**Parts of the exercise:**
a - In the forum thread on storing title deeds, what does mercman say banks will not do?
b - Please write what comes next in the forum thread on storing title deeds, starting after its last line.

**Text block:**
- - -

Thanks for all the replies I have just e-mailed one of the file storing companys to see how much it would cost to store the files.


----------



## Bronte (6 Sep 2012)

robbie00 said:


> Thanks for all the replies I have just e-mailed one of the file storing companys to see how much it would cost to store the files.


 
I don't like the sound of that, better off with a solicitor or a bank, or failing that a fire proof safe in the house.  

It costs money to replace deeds.


----------



## mercman (6 Sep 2012)

It might be best to copy the title deeds as well, and store them in the 'cloud' or somewhere safe. Banks will not take papers for safe keeping.


----------



## Vanilla (6 Sep 2012)

Sue Ellen said:


> Hi Robbie,
> 
> IMHO a small fireproof safe in your house is probably the best option. They're not too expensive and I think I've seen people mention on AAM that they can be put in the floor.
> 
> ...

- - -

**Dataset extract:**
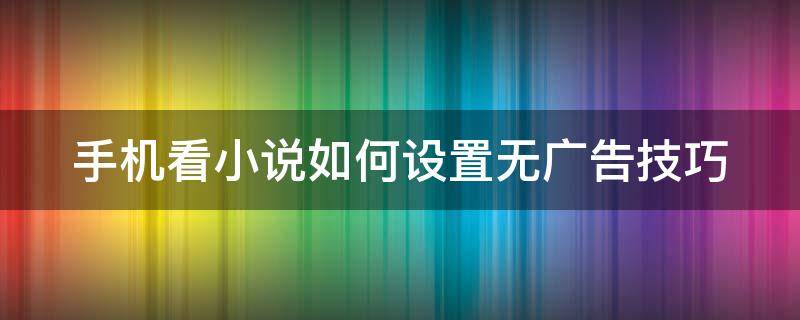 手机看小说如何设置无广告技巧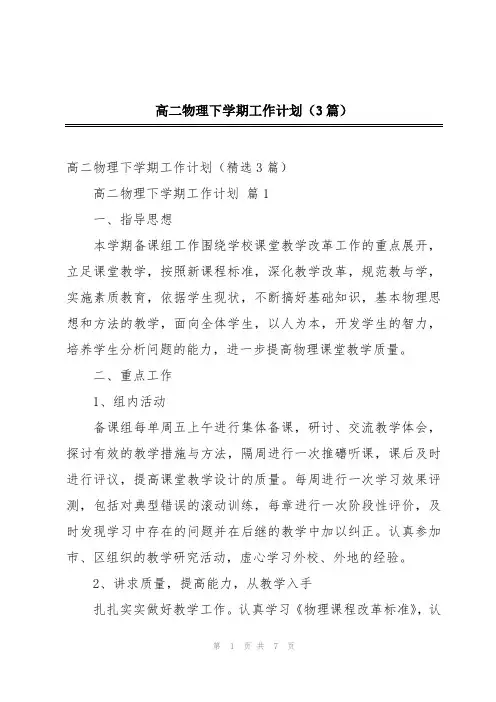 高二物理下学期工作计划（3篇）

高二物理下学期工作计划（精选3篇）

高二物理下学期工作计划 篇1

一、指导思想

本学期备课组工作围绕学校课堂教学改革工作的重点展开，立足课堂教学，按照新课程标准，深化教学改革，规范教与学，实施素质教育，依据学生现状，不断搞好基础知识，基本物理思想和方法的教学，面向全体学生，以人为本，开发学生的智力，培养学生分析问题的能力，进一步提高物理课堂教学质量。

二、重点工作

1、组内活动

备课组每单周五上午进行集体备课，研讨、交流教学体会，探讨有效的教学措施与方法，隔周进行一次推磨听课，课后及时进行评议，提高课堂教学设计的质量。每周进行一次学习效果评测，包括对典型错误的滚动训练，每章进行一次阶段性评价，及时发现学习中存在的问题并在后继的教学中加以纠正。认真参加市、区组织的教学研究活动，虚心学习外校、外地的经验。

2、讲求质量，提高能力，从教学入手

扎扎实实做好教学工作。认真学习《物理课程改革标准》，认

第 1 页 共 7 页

- - -

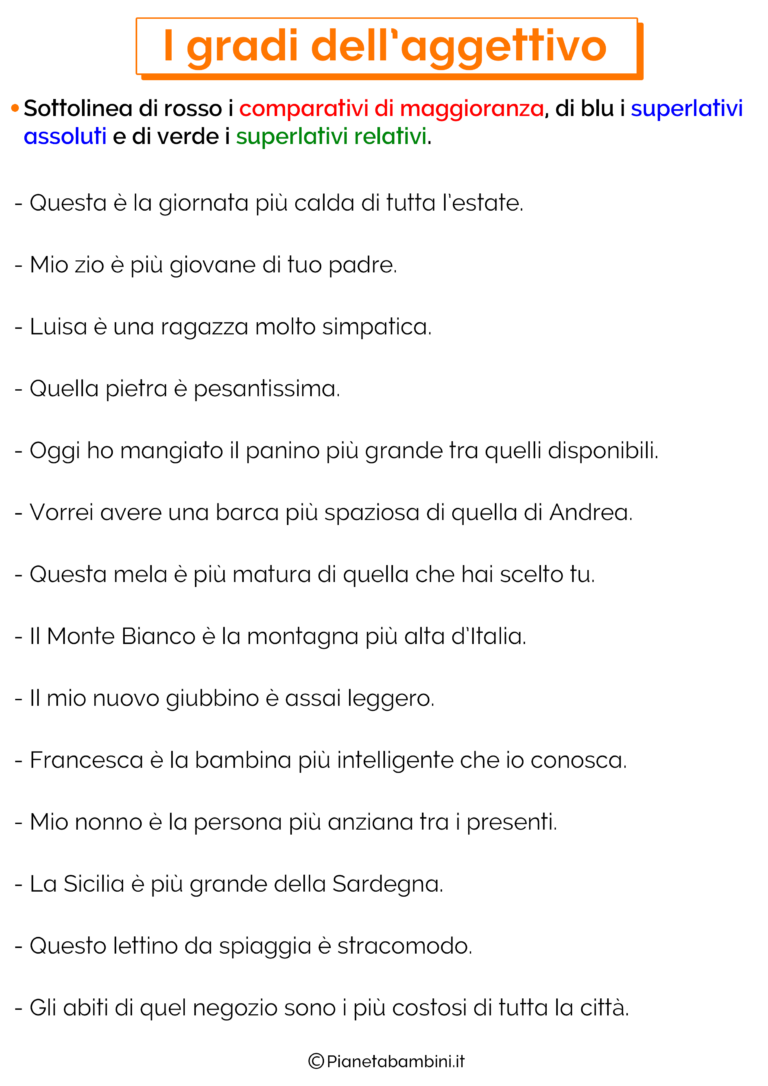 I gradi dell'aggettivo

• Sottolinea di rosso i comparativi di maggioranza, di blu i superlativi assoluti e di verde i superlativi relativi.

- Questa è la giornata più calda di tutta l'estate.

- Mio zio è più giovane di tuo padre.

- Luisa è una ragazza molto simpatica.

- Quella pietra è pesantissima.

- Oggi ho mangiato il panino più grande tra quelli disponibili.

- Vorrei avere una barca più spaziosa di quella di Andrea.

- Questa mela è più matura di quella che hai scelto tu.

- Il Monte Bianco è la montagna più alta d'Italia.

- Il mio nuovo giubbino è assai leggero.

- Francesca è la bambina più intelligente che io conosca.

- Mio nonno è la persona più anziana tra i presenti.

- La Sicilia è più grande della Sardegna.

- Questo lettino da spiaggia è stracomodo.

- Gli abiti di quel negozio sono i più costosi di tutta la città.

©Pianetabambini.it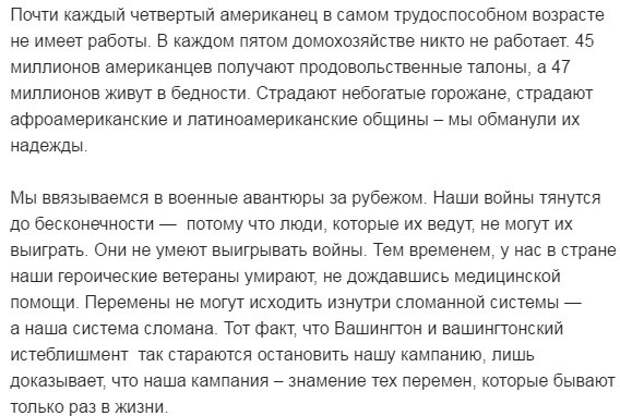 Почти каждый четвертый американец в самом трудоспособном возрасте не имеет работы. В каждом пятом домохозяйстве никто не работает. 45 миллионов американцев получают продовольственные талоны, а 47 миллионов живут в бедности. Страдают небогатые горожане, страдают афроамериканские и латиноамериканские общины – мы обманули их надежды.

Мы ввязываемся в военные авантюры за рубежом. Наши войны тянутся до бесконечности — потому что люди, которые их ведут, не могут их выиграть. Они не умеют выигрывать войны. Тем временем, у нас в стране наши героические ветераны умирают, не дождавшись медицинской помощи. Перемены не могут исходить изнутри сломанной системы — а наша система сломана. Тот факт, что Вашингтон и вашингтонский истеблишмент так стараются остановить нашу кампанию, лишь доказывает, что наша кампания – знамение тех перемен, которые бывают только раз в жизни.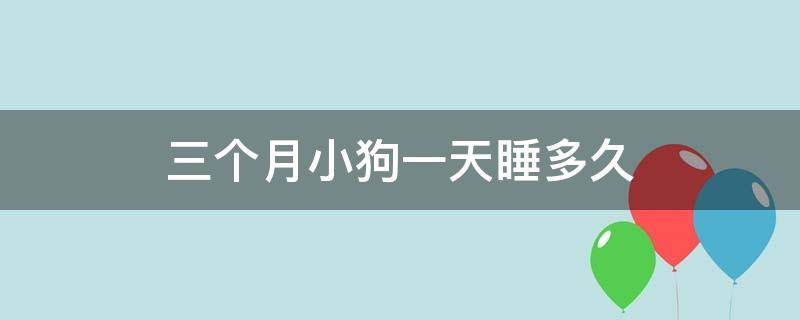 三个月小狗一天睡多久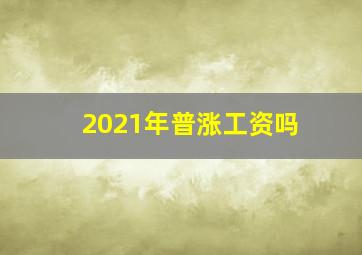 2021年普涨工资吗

- - -

**Solved tasks:**
a - Banks will not take papers for safe keeping.

b -
Things have changed since that thread. Land Certificates are now defunct and are now only documents of historical and personal value. Registry of Deeds title is now compulsarily registrable across the whole of Ireland and is dying out. The only title deeds now that must be minded are the few remaining registry of deeds titles ( over 90% of the land mass of ireland is land registry) and planning documents, engineers certs, BER certs, some stat declarations etc.


----------



## 3CC (6 Nov 2013)

Hi Vanilla,

Do you know how I could tell if my property is registered or not? I am just trying to figure out if this is something I need to worry about or not.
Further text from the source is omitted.